The quality of Topic-OPA and the uses of the scores obtained by using RelTopic indeed is difficult to assess. The best approach to adopt in these cases to check the quality of a whole set of technologies is to see if (a) Topic-OPA + (b) RelTopic + (c) the automatic labelling process enable one to obtain results comparable to what humans do - in particular, if it is true that the goal is to substitute humans with software in the labelling of texts. Of course, this will not provide a specific evaluation for each framework component (i.e. a-c). Still, it would be appropriate to assess the framework overall, when all its components are used in combination, which is adequate for the project from which this work is part of.

However, to do that, one should organise an appropriate testing session with several humans. Something is described in section 8.2.1, but it is very general, and it seems it is not enough to convince a reader that the approach works fine - i.e. in a way which is similar to what humans do. Since even humans can be in contradiction for specific texts, it would be essential to involve, a least, three distinct annotators for each text used in the evaluation, to measure also if there are possible agreement/disagreement between them. My perception is that the authors' framework should show an agreement similar to that shown by humans when they are asked to do the same job. In particular, I think it is not enough to measure how much of the topics identified by the framework matches those returned by (one?) human.

It is also crucial to measure how much the initial hypothesis (i.e. the fact that disambiguated entities may be a proxy of an article) has consequences on the results obtained. In particular, have the entities used as proxies for the texts in the evaluation been obtained using the software developed in WP2? Or, have they been selected by the authors of this article by hand? In both cases, how are the authors sure that such entities represent good proxies for the texts used in the evaluation?

Thus, a clear explanation of how the testing session has been organised, which information has been provided to humans, which newspapers have been considered (better if more than one, unless the project only focuses on Le Matin), which data have been collected, which results have been obtained, must be specified. Reading the text seems that such a testing session was done naively without considering all these variables. If that is the case, the authors should run a new testing session to gather meaningful data. Otherwise, it is necessary to clarify all the passages in the paper if they already did it.

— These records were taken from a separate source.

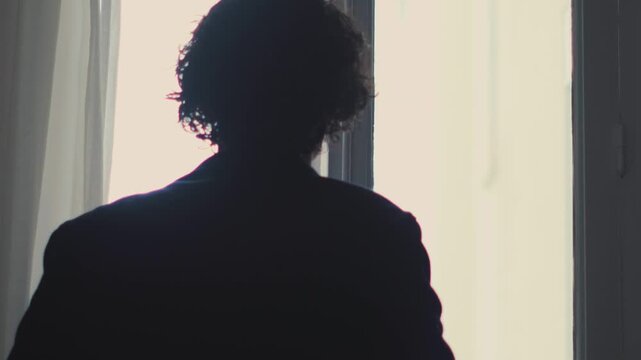Man opening curtain by window letting soft daylight in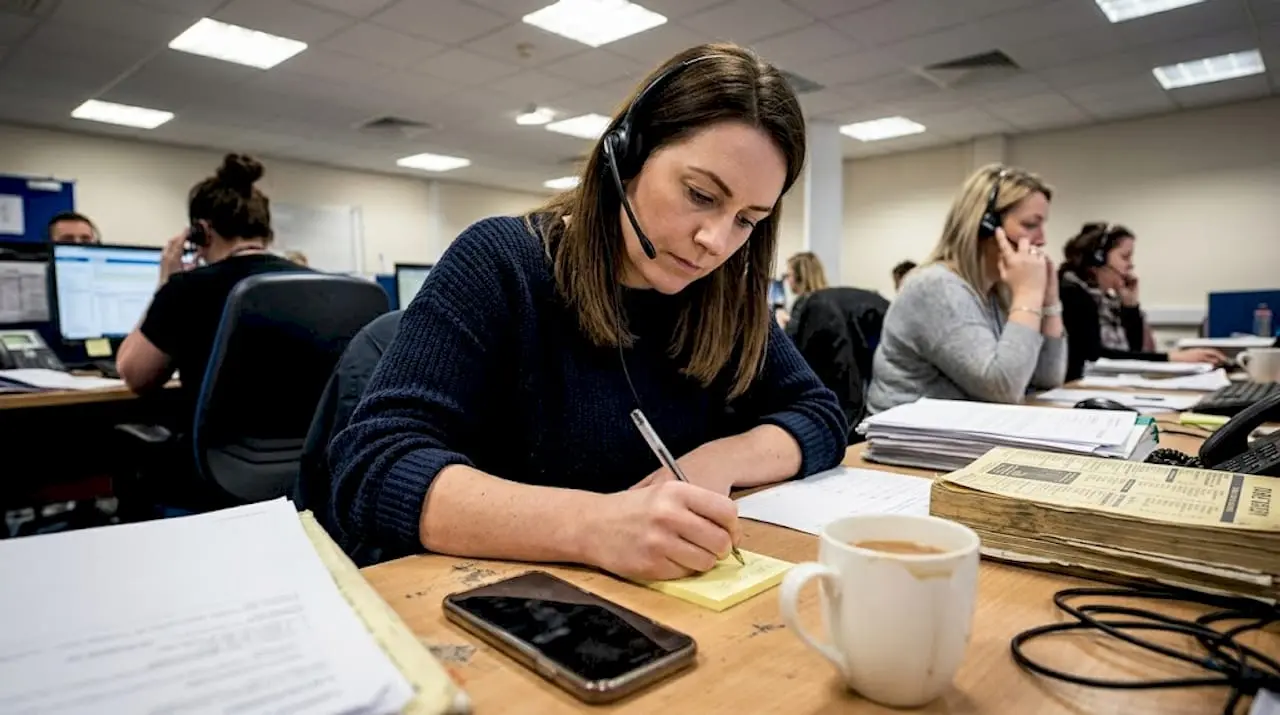 Taxi dispatcher taking booking call at desk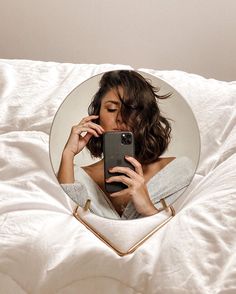 a woman laying in bed holding a cell phone to her face and looking at it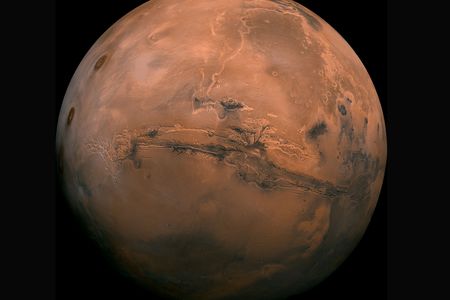 In 1980, the Viking Orbiter took 102 individual images of Mars that scientists eventually assembled into this stunning composite photo. The dark gash across the planet&rsquo;s face is the Valles Marineris, a canyon that&rsquo;s up to 6 miles deep and over 2,500 miles long.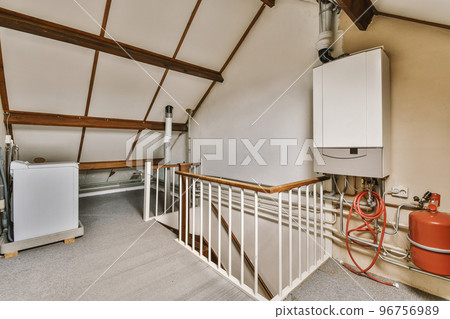 Closed white door of room located near framed pictures and stylish lamp on top of stairway at home Closed white door of room located near framed pictures and stylish lamp on top of stairway at home 96756989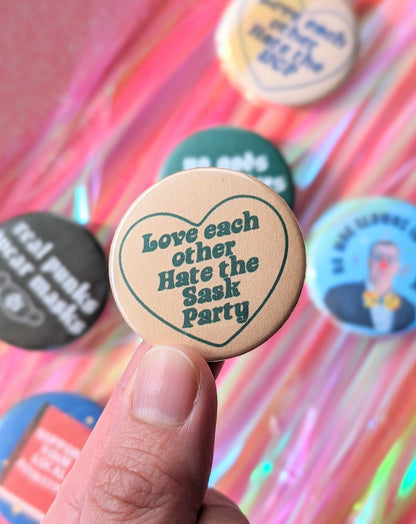 Love Each Other, Hate the Sask Party Button Pins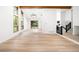 Bright living area with light wood floors, wood beam and access to the yard at 655 Cree Cir, Boulder, CO 80303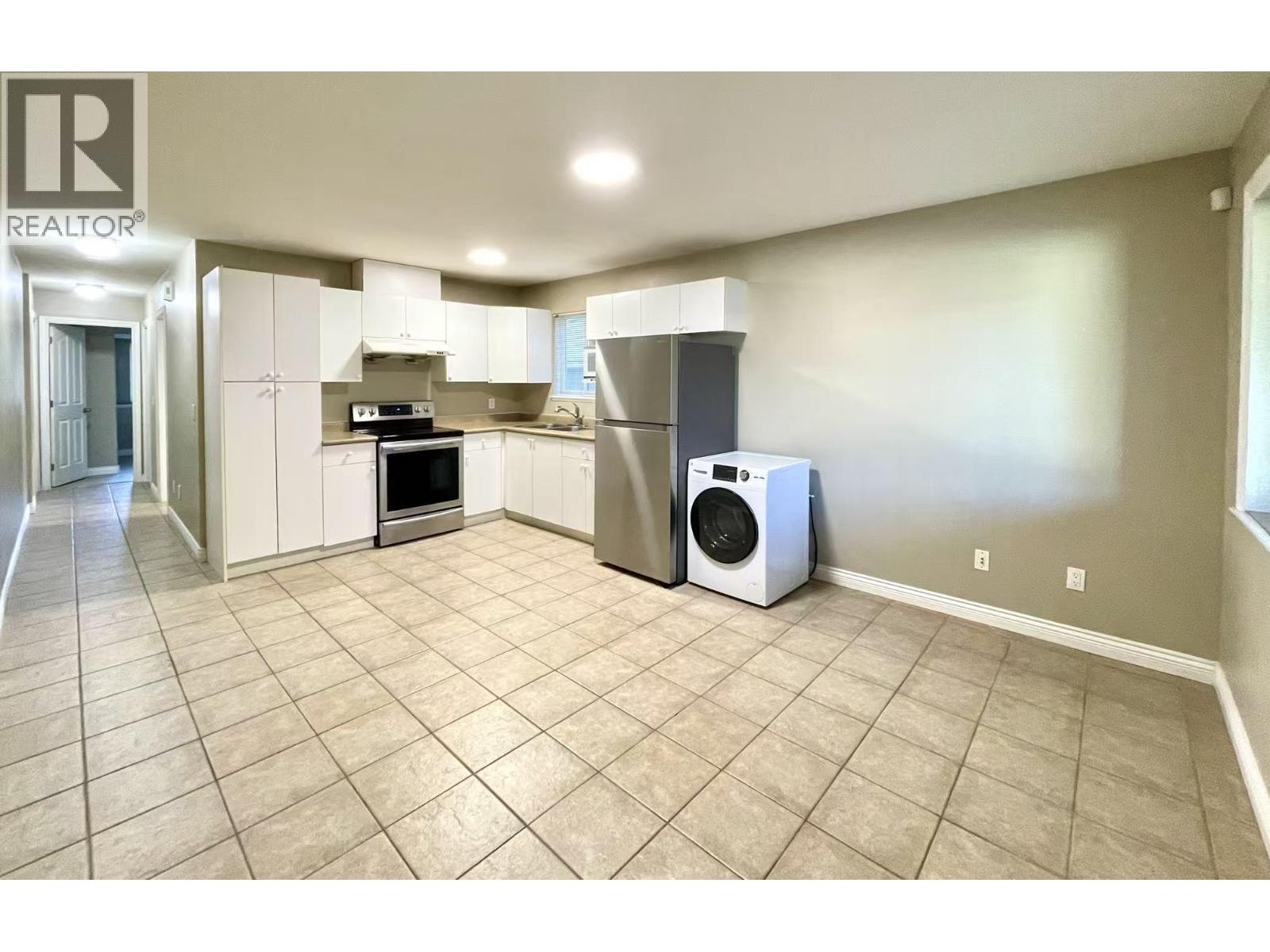A clean, empty living space with a kitchen area and a laundry machine.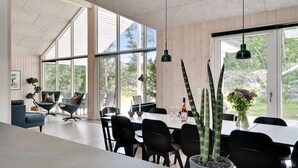 Uma área de refeições moderna com janelas amplas, cadeiras pretas e uma mesa com um vaso de flores.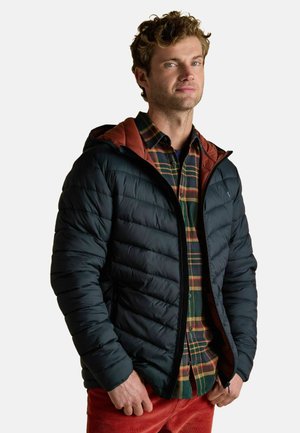 Mann mit lockigem Haar, der eine schwarze Daunenjacke über einem grün-orange karierten Hemd und roten Cordhosen trägt, steht mit den Händen in den Taschen.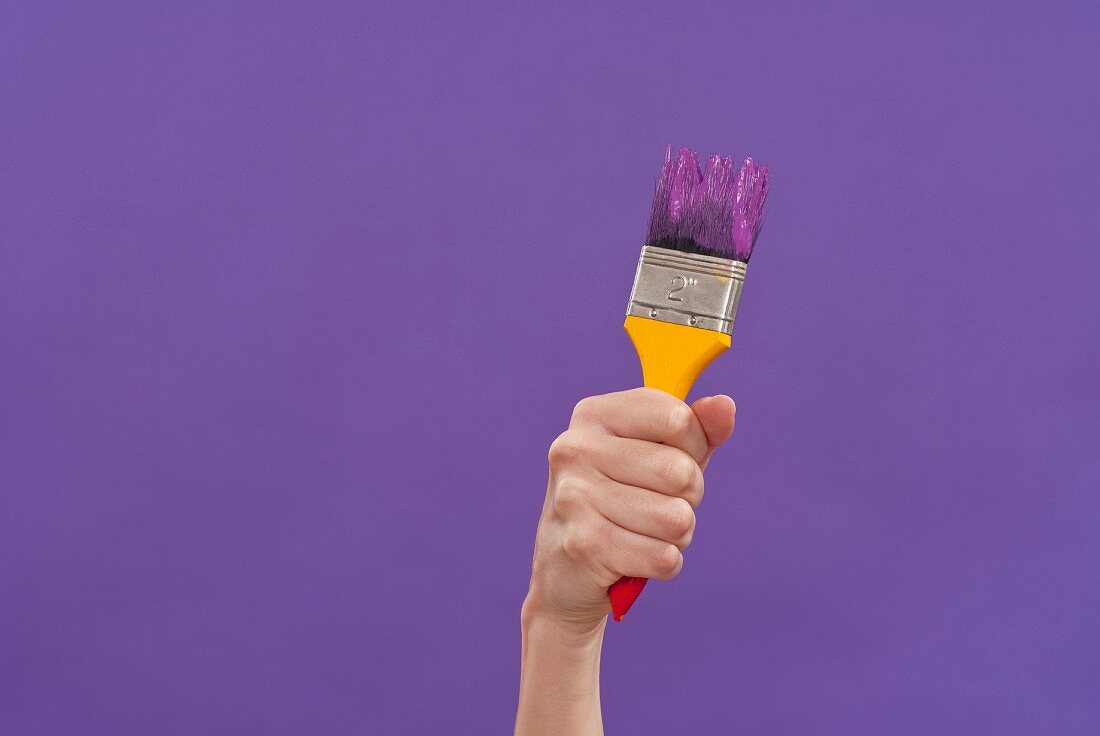 Hand hält Pinsel mit lila Farbe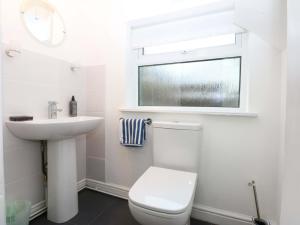 a bathroom with a toilet and a sink and a window at Min Y Traeth in Amlwch +20 photos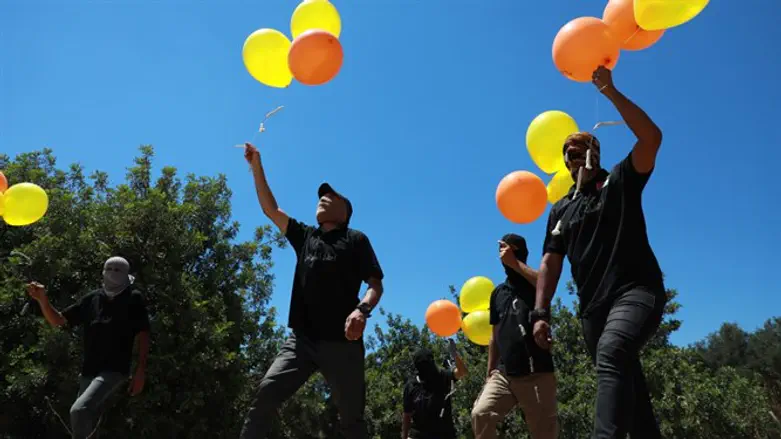 Terrorists fire incendiary balloons from Gaza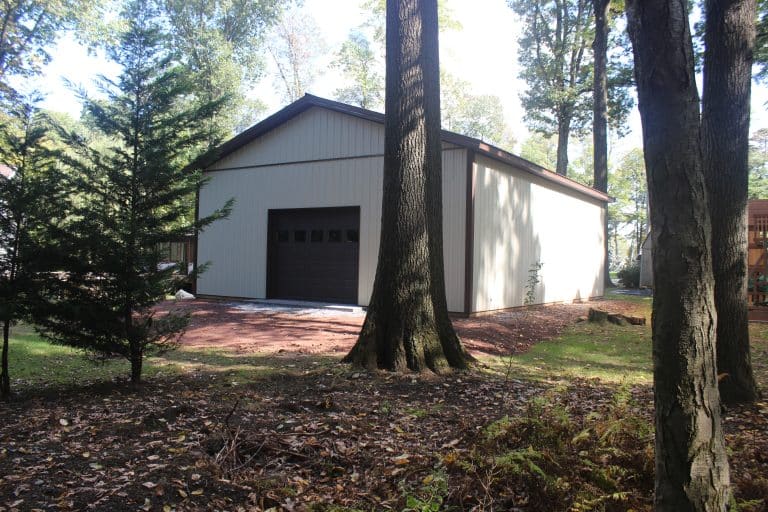 a 30x40 workshop with porch for sale in reading pa seen through the trees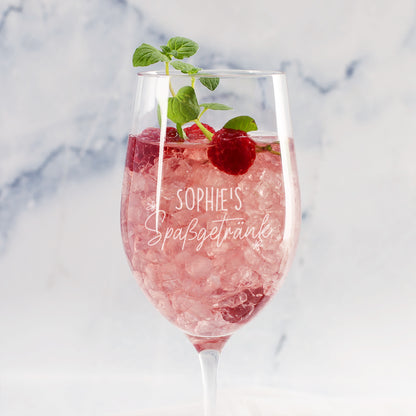 Personalisiertes Weinglas mit Gravur Sophies Spaßgetränk, rosa Drink, Himbeeren und Minze vor hellem Hintergrund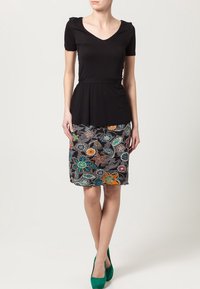 Haut noir à manches courtes avec un col en V et une taille cintrée, associé à une jupe crayon à motif floral. Le design présente des couleurs vives et des textures variées.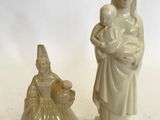deux figurines représentant une femme tenant un bébé dans ses bras
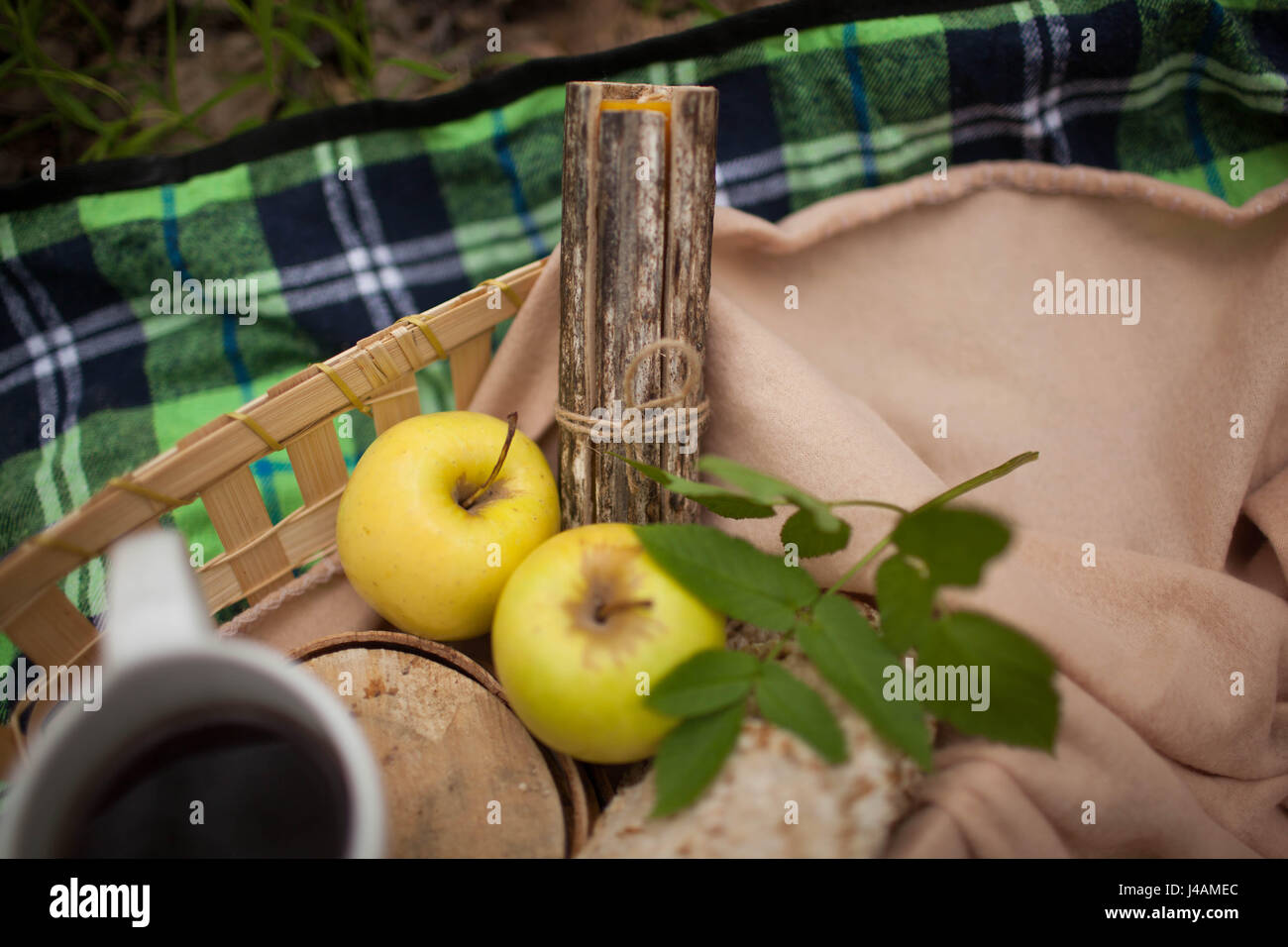 Tasse Tee und zwei Äpfel liegen auf der Decke Stockfoto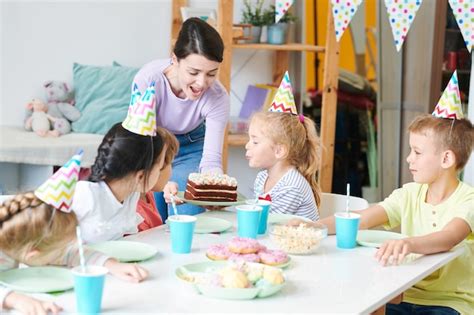 Blonde Mignonne Petite Fille Soufflant Des Bougies Sur Le Gâteau D anniversaire Par Table Servie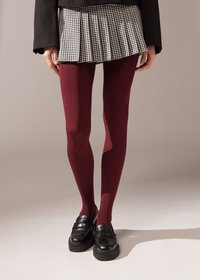 Bordeaux leggings parret med en sort jakke og en plisseret sort-hvid ternet nederdel, komplementeret af chunky sorte loafers.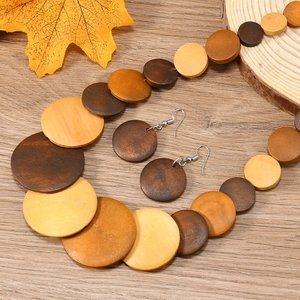 Bohemian retro wooden round pendant necklace and earrings set with autumn maple leaf background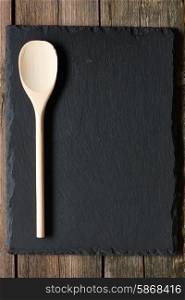Wooden spoon on slate background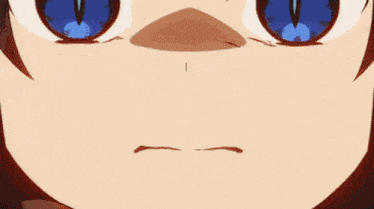a close up of a person 's face with blue eyes and an angry look on their face .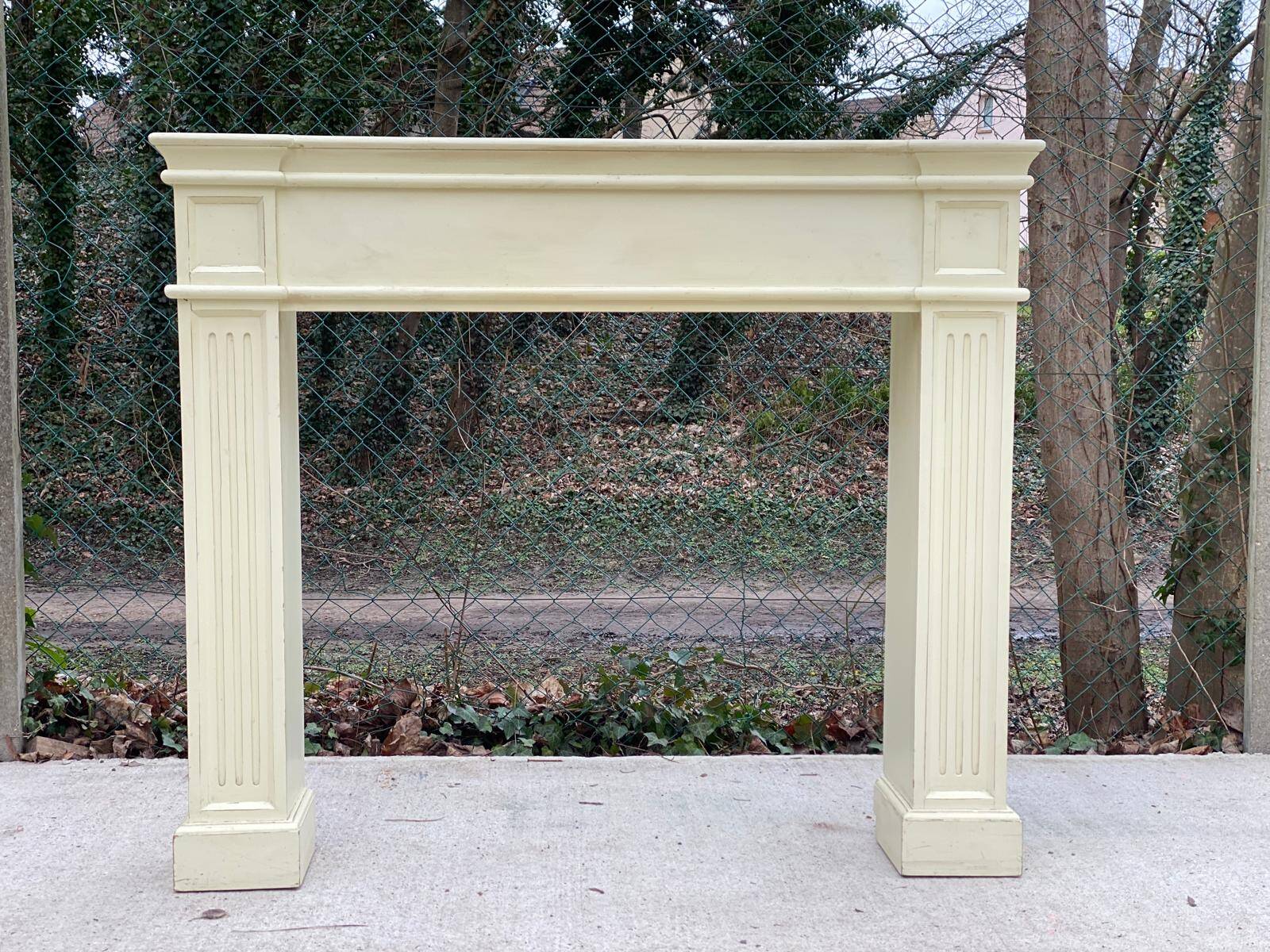 Fireplace surround with beige solid wood mantel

The proposition of such an evaluation should be: to convince a reader that the authors' framework behaves in a way which is comparable with humans.

Finally, it would be good if all the data gathered in the evaluation, including the software implementing the framework and the documents describing the protocol used for the testing session, could be available online for replicability purposes (e.g. in Zenodo, Figshare, Protocols, GitHub).

# A final remark

The approach adopted by the authors seems to be appropriate and generalisable for implementing labelling activities for any text, not only newspaper articles. Is that the case? To what extent? May the authors elaborate more on this aspect?